Il Medebar Market di Asmara è un ex caravanserraglio dove viene riciclato di tutto: pneumatici, lamiera, lattine, pezzi di ferro, frigoriferi, assi di legno, parti di container. Il recupero e il riuso sono essenziali in questo Paese così isolato ed è per questo che qui, nei laboratori o all'aperto sotto il sole, gli uomini per tutto il giorno martellano, tagliano, dipingono, assemblano, utilizzando utensili e accessori a dir poco artigianali. Tuttavia, nonostante il caldo e le difficili condizioni di lavoro, sono tutti allegri. "Italiani?" mi dice un falegname con un sorriso sornione "Dopo tanto tempo, siete di nuovo qua?"

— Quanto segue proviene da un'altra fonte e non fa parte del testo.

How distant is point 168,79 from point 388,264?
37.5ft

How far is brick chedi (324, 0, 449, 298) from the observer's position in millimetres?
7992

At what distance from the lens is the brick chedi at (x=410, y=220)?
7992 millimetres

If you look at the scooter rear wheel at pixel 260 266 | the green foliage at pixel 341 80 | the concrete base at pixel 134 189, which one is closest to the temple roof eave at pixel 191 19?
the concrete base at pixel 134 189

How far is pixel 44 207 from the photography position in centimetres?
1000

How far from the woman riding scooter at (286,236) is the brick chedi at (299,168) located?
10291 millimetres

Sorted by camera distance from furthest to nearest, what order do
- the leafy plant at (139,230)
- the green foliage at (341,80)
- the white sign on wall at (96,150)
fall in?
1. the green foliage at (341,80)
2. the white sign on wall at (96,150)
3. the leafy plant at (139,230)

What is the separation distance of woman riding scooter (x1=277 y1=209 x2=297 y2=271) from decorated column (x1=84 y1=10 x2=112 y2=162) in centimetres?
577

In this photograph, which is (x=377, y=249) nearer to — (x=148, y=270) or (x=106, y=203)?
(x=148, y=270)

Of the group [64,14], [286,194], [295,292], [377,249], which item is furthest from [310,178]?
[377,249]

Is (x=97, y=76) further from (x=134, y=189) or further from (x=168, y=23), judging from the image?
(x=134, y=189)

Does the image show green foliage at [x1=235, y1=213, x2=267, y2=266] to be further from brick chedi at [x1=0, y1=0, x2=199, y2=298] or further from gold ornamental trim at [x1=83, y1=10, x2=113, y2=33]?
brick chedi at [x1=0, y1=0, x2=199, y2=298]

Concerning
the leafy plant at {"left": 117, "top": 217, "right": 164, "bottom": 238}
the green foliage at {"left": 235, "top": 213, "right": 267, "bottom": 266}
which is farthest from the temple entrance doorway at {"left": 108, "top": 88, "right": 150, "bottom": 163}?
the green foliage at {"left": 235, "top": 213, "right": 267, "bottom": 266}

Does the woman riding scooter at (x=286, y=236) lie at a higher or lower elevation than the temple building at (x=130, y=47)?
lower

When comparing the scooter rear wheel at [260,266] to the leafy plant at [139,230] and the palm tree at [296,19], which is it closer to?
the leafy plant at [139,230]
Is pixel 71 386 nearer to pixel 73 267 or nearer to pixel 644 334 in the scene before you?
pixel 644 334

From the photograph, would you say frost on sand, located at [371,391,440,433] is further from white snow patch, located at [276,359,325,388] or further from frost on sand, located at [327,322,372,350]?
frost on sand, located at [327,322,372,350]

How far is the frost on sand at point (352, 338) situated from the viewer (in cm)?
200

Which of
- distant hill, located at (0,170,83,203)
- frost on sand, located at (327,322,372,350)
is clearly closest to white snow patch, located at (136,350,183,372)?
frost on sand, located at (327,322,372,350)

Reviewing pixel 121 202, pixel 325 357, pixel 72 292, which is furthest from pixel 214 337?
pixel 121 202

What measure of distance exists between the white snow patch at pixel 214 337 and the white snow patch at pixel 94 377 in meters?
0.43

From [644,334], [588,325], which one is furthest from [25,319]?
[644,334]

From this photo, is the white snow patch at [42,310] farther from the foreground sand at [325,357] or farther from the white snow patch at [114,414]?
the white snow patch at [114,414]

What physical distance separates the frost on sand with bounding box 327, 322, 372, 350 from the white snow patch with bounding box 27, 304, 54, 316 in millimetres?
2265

Effettivamente siamo di nuovo qua proprio per vedere con i nostri occhi cosa è rimasto della vecchia "colonia primogenita", acquisita dal governo italiano – e battezzata con il nome che ha ancora adesso – nel 1890. Il colonialismo è una macchia nella coscienza dell'Europa e i libri di Del Boca ci hanno insegnato che anche gli italiani non sono stati sempre "brava gente". Furono i nostri antenati a creare, molto prima del Fascismo, uno dei primi esperimenti di apartheid della storia, quando trasformarono la parte centrale di Asmara in un campo recintato riservato soltanto agli italiani: i "sudditi coloniali" furono spinti fuori e vi potevano accedere solo se in possesso di un lasciapassare. La segregazione vigeva anche negli spazi urbani, nei bar e ristoranti, negli autobus e perfino a scuola, dove l’amministrazione italiana cercò di limitare l’accesso all’istruzione degli eritrei alla quarta elementare. "L'unico posto dove non c'era questo era il mercato, dove si incontravano tutti: italiani, greci, eritrei eccetera" mi ha detto Phil, un antropologo che ho conosciuto al Museo nazionale. Inoltre i coloni italiani sono ricordati per altri comportamenti eccepibili: nazionalizzarono le terre portate via ai contadini, mandarono un cospicuo numero di eritrei a combattere e morire sotto il tricolore e infine, considerando che i nomi di alcune particolari torture sono ancora oggi in italiano, si può facilmente immaginare cosa avveniva nelle carceri. Esposti nel Museo nazionale ci sono degli enormi scarponi di ferro, pesantissimi, utilizzati in epoca coloniale nel famigerato campo di concentramento di Nocra, un'isola del mar Rosso: con queste scarpe addosso, impossibili da togliere, se i prigionieri avessero provato a scappare sarebbero affogati.
Nonostante tutto ciò, a giudicare dal caloroso benvenuto che abbiamo ricevuto ovunque, il mito degli "italiani brava gente" sembrerebbe fare ancora una certa presa sul cuore eritreo. "L'Italia è nostra madre" mi ha detto, addirittura, un quarantacinquenne che lavora nell'azienda tessile Dolce Vita Eritrea, filiale del bergamasco Gruppo Zambaiti. "Gli italiani hanno fatto palazzi, strade, ferrovie... e anche i cervelli! Abbiamo la stessa voglia di fare festa, lo stesso amore per la famiglia..." Concetti simili hanno espresso molti degli eritrei che ho incontrato, alcuni dei quali ci tenevano a parlare male degli inglesi, i quali dopo aver sconfitto l'Italia hanno smantellato il sistema industriale e, come bottino di guerra, hanno rubato o distrutto ciò che era rimasto della vecchia colonia.